The team’s first product, currently in development, is a patch integrated with non-invasive sweat biosensors. The biosensor will collect data on hormonal changes so users can get real-time health information.
They are also hoping to integrate these biosensors into products that already exist whether it’s the patch, the IUD, a diva cup or any kind of product a woman would use.
“We have a vision statement that we try to live by, and it’s own your cycle, own your health, own your life,” explains fourth-year Ivey Business School student Ireland Catherwood, emphasizing the company’s commitment to give women the autonomy they deserve in understanding their bodies.
Ova was founded in September 2024 as part of the Ivey New Venture Project by six Western University students.
The idea stemmed from the founders’ shared frustration with a consistent problem they faced in their lives — their reproductive and menstrual health concerns being ignored.
The team’s research has been guided by feedback from women at all stages of life. Fourth-year chemical engineering and Ivey student and chief executive officer Aditi Basdeo explained the group talked to over 100 women, from those menstruating in their 20s to women just finishing menopause in their 50s. The unanimous response was that they felt their concerns were dismissed at one point or another by current healthcare providers.

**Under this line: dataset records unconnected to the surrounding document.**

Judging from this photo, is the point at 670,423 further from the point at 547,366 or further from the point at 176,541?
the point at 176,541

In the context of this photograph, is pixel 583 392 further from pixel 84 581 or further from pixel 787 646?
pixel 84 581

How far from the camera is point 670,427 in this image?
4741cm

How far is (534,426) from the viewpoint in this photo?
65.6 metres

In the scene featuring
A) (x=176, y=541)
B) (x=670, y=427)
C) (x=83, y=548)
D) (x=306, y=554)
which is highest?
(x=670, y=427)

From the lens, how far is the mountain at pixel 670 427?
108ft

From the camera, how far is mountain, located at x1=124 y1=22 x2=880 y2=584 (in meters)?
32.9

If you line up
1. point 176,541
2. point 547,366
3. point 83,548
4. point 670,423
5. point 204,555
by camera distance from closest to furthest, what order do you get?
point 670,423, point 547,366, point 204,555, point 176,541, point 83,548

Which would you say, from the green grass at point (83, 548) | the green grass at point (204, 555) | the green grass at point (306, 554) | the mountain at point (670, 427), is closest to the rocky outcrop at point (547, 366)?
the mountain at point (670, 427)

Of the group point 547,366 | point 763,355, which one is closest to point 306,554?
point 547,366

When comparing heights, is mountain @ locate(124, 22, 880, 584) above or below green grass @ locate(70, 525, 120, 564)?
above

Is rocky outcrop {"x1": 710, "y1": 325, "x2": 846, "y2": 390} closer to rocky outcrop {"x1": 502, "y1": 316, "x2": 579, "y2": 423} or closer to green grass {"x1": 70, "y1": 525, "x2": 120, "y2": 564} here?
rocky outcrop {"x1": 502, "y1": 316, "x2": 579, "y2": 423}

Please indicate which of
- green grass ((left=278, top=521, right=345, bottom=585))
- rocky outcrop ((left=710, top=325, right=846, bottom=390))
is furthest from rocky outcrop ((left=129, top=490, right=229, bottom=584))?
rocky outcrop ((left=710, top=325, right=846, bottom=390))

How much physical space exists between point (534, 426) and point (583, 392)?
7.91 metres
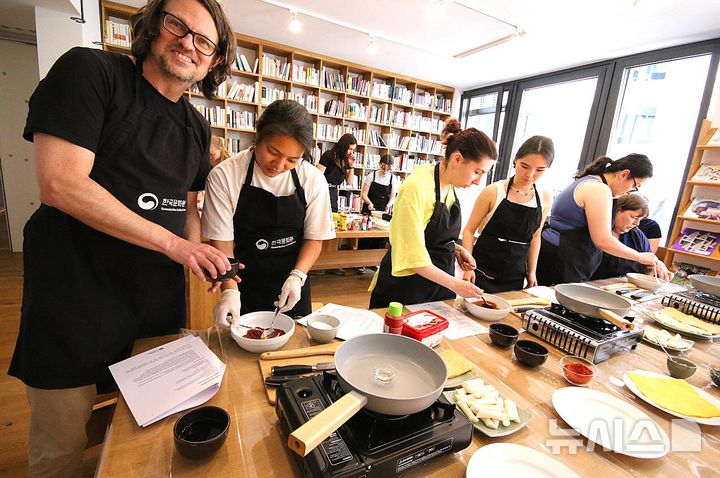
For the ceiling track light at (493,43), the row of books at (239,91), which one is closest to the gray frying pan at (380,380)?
the ceiling track light at (493,43)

Ova aims to allow users to understand their bodies without long wait times, unnecessary wait tests, blanket solutions and potential misdiagnoses that often come from the healthcare system.

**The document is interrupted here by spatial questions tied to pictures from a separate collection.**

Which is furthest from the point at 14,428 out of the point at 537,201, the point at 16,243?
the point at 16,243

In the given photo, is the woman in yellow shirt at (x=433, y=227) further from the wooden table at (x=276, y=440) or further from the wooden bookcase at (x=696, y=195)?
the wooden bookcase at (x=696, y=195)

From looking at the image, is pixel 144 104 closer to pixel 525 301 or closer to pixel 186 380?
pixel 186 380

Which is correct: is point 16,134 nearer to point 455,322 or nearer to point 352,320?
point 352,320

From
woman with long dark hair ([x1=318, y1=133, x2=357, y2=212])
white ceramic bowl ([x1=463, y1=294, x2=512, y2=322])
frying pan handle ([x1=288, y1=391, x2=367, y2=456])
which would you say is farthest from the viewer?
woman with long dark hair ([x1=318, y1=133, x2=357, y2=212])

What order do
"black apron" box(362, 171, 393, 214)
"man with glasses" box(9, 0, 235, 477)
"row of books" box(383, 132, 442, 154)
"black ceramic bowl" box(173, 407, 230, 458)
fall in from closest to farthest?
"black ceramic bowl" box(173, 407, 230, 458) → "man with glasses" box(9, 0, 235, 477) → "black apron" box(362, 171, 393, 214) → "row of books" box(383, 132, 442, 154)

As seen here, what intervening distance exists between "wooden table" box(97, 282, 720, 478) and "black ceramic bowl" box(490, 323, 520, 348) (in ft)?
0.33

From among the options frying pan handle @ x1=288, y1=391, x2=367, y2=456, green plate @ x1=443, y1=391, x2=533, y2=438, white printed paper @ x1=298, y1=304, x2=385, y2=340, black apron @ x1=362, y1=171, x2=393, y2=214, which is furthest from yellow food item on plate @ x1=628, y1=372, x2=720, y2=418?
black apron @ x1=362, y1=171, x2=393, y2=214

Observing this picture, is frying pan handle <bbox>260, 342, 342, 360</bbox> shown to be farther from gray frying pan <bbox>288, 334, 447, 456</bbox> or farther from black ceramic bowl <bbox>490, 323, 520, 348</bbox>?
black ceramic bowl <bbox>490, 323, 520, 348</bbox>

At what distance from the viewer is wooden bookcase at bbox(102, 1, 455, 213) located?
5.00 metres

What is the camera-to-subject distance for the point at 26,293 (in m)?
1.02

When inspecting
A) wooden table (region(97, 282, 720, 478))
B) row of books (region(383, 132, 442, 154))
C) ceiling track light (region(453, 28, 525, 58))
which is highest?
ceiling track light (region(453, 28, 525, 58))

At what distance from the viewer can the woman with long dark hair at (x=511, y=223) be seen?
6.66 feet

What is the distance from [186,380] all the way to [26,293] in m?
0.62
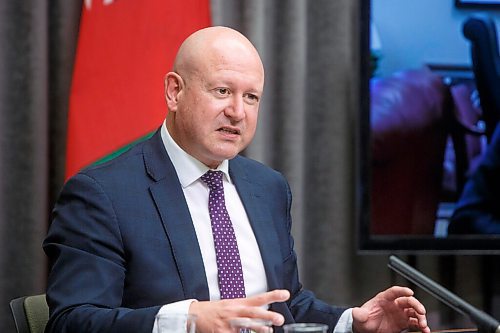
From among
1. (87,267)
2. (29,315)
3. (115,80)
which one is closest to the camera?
(87,267)

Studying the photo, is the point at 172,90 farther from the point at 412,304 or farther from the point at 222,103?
the point at 412,304

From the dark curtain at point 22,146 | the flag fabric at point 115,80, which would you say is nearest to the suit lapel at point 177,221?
the flag fabric at point 115,80

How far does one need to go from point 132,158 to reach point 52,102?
3.86ft

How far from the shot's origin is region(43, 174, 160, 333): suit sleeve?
1698 millimetres

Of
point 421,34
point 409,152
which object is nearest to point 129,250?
point 409,152

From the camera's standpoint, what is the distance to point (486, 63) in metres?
3.33

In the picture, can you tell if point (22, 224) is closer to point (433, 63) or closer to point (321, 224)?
point (321, 224)

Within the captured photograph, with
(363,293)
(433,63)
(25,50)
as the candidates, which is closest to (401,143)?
(433,63)

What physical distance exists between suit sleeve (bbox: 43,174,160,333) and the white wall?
5.61ft

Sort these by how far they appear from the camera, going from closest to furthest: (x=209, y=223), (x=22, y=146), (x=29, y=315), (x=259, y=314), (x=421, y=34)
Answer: (x=259, y=314) < (x=29, y=315) < (x=209, y=223) < (x=22, y=146) < (x=421, y=34)

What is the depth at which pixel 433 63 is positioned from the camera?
3.32 m

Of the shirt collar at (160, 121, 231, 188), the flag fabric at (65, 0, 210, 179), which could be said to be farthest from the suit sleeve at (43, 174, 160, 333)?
the flag fabric at (65, 0, 210, 179)

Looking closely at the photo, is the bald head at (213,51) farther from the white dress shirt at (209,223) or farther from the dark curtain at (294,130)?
the dark curtain at (294,130)

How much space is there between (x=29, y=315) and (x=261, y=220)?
0.64 metres
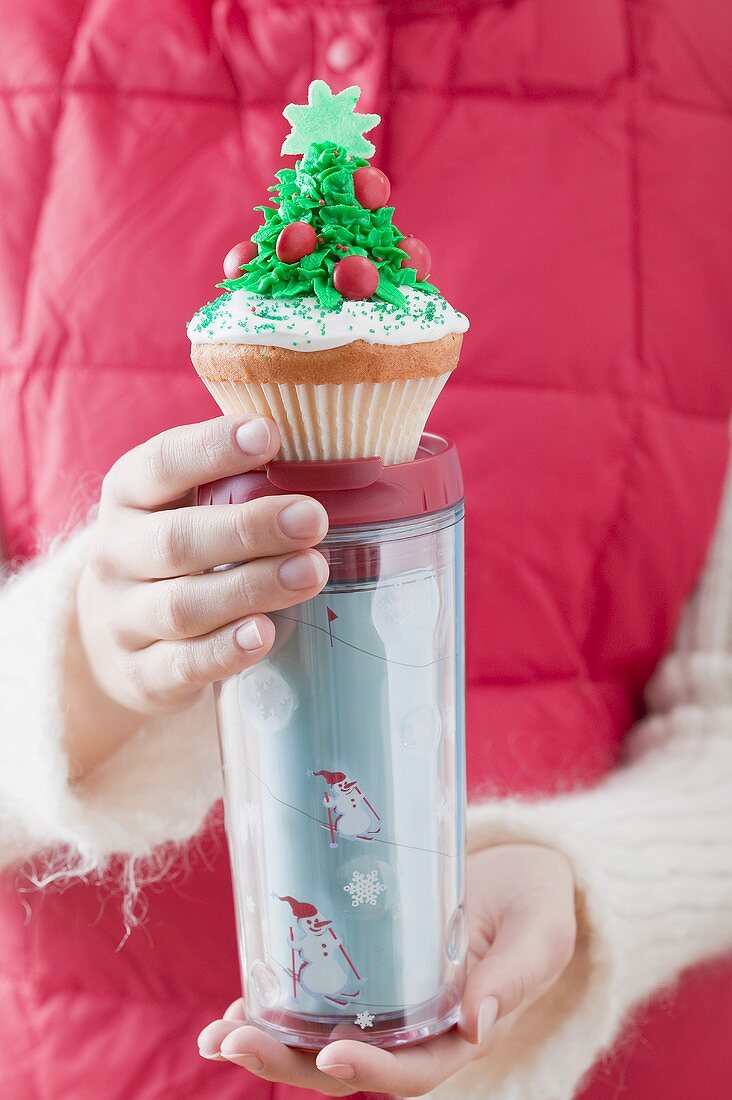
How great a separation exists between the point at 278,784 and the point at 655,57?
2.13 ft

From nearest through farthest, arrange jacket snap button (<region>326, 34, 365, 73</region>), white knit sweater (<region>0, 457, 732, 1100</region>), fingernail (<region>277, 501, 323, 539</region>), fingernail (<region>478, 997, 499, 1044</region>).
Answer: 1. fingernail (<region>277, 501, 323, 539</region>)
2. fingernail (<region>478, 997, 499, 1044</region>)
3. white knit sweater (<region>0, 457, 732, 1100</region>)
4. jacket snap button (<region>326, 34, 365, 73</region>)

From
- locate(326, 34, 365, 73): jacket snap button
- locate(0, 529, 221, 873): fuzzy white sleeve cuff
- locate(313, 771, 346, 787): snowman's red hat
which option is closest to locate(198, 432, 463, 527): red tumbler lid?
locate(313, 771, 346, 787): snowman's red hat

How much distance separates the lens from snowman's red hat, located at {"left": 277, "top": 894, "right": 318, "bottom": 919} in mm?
465

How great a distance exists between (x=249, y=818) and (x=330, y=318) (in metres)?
0.25

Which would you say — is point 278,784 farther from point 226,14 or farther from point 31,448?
point 226,14

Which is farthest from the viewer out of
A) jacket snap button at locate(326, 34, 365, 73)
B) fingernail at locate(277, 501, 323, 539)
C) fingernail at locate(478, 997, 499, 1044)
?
jacket snap button at locate(326, 34, 365, 73)

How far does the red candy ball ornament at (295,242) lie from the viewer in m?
0.42

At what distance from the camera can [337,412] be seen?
43 cm

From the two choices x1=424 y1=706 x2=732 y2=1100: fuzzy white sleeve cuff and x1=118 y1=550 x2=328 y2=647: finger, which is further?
x1=424 y1=706 x2=732 y2=1100: fuzzy white sleeve cuff

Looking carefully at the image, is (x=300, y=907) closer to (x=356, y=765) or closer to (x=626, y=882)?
(x=356, y=765)

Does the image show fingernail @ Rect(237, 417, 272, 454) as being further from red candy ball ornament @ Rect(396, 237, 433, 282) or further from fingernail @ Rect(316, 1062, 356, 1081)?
fingernail @ Rect(316, 1062, 356, 1081)

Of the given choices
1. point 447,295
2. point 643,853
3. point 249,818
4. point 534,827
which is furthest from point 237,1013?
point 447,295

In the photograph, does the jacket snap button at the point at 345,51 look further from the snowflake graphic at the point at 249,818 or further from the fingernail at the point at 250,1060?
the fingernail at the point at 250,1060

Fourth-year mechanical and biomedical engineering student Maeve Van Driel explains that through their conversations, they also identified a gap in the market for devices for menopausal women that can grant “power and peace of mind” around the changes women go through as they enter menopause.
“As a historically taboo subject, menopause is considered an individual issue. When it happens you are expected to deal with it silently and cope with your symptoms alone,” says Van Driel.

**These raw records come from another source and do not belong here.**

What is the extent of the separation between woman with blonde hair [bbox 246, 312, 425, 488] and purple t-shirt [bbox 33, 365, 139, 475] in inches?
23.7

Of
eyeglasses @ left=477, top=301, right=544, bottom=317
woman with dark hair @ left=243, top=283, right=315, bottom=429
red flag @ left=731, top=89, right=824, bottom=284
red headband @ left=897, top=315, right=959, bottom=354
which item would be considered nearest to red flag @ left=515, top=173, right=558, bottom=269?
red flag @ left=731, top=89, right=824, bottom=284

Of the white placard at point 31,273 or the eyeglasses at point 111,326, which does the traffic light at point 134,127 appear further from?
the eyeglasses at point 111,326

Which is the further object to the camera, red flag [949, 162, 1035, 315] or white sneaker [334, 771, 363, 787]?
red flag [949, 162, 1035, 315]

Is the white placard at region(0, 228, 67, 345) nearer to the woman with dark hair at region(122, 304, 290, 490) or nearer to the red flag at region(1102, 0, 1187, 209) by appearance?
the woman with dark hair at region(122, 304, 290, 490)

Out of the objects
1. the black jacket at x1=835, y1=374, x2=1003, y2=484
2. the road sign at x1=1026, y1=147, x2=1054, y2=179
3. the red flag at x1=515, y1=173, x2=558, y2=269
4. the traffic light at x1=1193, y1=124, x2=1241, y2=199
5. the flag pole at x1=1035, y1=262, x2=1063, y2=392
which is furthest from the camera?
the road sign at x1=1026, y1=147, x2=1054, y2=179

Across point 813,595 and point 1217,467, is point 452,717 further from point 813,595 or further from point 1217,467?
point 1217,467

While the target market for the patch is women with menopause, the tech they are building applies in other areas for all women.
Ova’s biosensor technology is the heart of this innovation. They collect data from the body, allowing the app they’re planning to develop to provide women a clear picture of their hormone levels, like estrogen and progesterone. For women with irregular cycles, the app will notify them of their current phase — menstrual, follicular, ovulation or luteal.
Basdeo explains that basal body temperature, the lowest temperature your body reaches while sleeping, is a good indicator of where you’re at in your cycle.
“Let’s say you are someone who has really irregular cycles and you can’t tell from just tracking the days, this could give you an indication of where you’re at — if you’re in your luteal, follicular or ovulation phase,” says Basdeo.
One of the major benefits of Ova is the ability to detect hormone imbalances early. Regular monitoring of hormone levels can help diagnose conditions like endometriosis, polycystic ovary syndrome or even gynecological cancers more easily.
“If you have women in your family who have already had ovarian, cervical or uterine cancer, you’re at a higher risk, so being able to monitor that over a longer period of time can really put your mind to ease,” Basdeo says.
With health data being highly sensitive, Basdeo says Ova is committed to protecting users’ information.
“We haven’t built the data infrastructure yet, so all of the security pieces aren’t in place, but something that we as a company will never be doing is selling our data to another company,” Basdeo says. “Everything is going to be confidential and privatized, so your data isn’t going anywhere but within the organization and to your phone.”
Ova’s long-term goal is to expand into multiple product lines that serve women at different life stages, says Basdeo.
“The faster we can get to market, the better it is to serve women in different kinds of spaces,” Basdeo adds.
The product is still in development, but the team plans to launch it within the next three to five years.